Project Name: Understanding Regulation of P-Rex1, an Enhancer of Metastatic Potential

 

One trademark of cancer is the ability of tumor cells to move to a remote site in the body and form another tumor in a process called metastasis. Cancer metastasis is a critical problem in cancer patients, as it causes the majority of cancer deaths. Currently, most anti-cancer drugs only work to inhibit cancer growth. Therefore, there is an important unmet need for therapeutics that inhibit the ability of cancer to metastasize. One molecule strongly linked to cancer progression and metastasis is the enzyme P-Rex1. Increased levels of P-Rex1 are associated with poor patient outcome in breast cancer and have been shown to facilitate metastasis of melanoma and prostate cancer cells. Therefore, P-Rex1 is an attractive target for the development of anti-metastasis drugs. However, the structure and the molecular basis for regulation of this enzyme by signaling lipids and cell surface receptors are not understood. Knowledge of these features will enable our long-term goal of developing selective chemical probes that could ultimately serve as therapeutic leads targeting P-Rex1.

 

Towards this goal, we have been using a technique called X-ray crystallography to determine atomic structures of fragments of P-Rex1 that reveal how certain molecules interact with it and increase its activity. In this proposal, we will fully describe the molecular details of how key regulators bind to the enzyme. These sites of interaction are "hotspots" that can be targeted by small molecule inhibitors with the goal of thwarting the ability of P-Rex1 to promote cell migration and thus suppressing cancer metastasis.

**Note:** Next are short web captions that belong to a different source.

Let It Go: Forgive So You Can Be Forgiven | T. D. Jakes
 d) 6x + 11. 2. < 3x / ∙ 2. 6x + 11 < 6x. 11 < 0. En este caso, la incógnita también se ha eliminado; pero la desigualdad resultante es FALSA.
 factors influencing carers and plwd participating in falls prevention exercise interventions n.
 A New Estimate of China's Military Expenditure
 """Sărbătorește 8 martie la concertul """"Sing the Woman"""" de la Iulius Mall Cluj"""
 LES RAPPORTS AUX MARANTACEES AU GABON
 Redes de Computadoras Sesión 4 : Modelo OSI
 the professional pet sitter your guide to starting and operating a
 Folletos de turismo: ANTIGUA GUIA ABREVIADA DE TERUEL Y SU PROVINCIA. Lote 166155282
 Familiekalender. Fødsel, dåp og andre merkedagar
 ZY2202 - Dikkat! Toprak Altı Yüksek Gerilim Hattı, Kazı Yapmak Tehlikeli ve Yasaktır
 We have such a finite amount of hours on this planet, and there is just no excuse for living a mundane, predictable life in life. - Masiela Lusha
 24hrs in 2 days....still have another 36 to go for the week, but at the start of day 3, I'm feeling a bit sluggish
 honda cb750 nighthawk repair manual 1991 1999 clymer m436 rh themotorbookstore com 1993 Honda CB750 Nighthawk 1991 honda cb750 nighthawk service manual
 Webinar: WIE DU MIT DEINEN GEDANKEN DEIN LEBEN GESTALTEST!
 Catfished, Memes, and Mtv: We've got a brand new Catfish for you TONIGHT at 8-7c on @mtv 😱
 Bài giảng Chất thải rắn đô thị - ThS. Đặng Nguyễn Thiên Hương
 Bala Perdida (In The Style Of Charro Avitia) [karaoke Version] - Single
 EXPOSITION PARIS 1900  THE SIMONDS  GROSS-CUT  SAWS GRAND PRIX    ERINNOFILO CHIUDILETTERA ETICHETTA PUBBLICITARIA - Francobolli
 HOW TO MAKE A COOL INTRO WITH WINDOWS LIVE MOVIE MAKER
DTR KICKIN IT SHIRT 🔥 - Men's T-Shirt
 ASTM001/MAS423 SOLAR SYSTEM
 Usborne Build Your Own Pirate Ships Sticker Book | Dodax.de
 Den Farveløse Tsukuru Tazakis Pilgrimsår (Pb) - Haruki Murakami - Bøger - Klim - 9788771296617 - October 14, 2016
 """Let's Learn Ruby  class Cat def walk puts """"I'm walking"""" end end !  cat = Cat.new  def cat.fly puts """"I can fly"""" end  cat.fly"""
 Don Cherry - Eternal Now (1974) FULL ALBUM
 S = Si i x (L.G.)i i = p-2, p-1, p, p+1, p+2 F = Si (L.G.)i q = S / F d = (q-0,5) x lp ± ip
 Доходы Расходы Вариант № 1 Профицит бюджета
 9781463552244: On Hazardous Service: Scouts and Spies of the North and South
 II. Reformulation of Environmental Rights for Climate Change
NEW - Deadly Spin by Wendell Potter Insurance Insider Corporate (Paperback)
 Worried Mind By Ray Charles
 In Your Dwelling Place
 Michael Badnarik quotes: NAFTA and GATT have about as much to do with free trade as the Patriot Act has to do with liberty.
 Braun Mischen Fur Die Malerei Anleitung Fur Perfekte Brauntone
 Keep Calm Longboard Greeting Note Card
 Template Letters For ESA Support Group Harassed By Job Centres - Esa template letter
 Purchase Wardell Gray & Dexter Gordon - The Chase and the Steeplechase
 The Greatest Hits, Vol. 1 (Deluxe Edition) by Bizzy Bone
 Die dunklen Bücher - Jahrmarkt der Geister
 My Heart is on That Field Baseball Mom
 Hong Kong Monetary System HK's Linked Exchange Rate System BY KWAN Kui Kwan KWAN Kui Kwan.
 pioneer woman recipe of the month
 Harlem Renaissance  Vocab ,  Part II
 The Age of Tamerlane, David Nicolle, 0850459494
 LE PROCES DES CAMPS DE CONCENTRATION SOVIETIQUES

Summer 2018 Update from Dr. Cash: I am presently working on structural and biochemical studies of the metastatic protein P-Rex1 towards understanding how this protein is regulated in the body, particularly in cancer metastasis, which is the project that I was working on while funded by MCRF. Since our 2016 publication on this work in the journal Structure, we have made substantial breakthroughs on this project and will submit multiple manuscripts for publication within the next year. I am currently a research investigator at the University of Michigan in the labs of John Tesmer and Michael Cianfrocco where I am learning an exciting new technique called cryo-electron microscopy in order to address bigger picture questions on this project. Our labs just recently received an NIH R01 to continue this work. Right now, I am on the job market for a faculty position to start up my own lab, where I will be taking this project with me as well as pursuing other related projects focusing on cancer-implicated proteins and understanding regulation of their functions in the body. Having something as prestigious as an ACS-MCRF postdoctoral fellowship on my record has been very helpful in applying for these positions.

 

Summer 2019 Update from Dr. Jennifer Cash: Dr. Cash is currently a Research Investigator at the University of Michigan Life Sciences Institute and is applying for faculty positions at research intensive universities where she plans to oversee research focusing on cancer-implicated proteins and understanding regulation of their functions in the body. Over the past year, she has made significant progress toward understanding how the metastatic proteins P-Rex1 and P-Rex2 are regulated in the body. Her team has determined how a key regulator called PIP3 binds to P-Rex2 to turn on P-Rex2 activity, work that is complementary to our previous studies on P-Rex1. They have also gone on to determine the three-dimensional configuration of P-Rex1 bound to another important regulator protein called G beta gamma, leading to insights into how this binding activates P-Rex1. This work is currently under consideration for publication. These studies have been presented at several local and regional conferences over the past year, including at the large Experimental Biology meeting this spring in Orlando. At this conference, Dr. Cash’s poster presentation received a Blue Ribbon Pick from the American Society for Pharmacology and Experimental Therapeutics. The work of Dr. Cash’s team is now funded through an NIH R01 grant. Data generated during her time funded by the ACS/MCRF was critical in receiving this grant.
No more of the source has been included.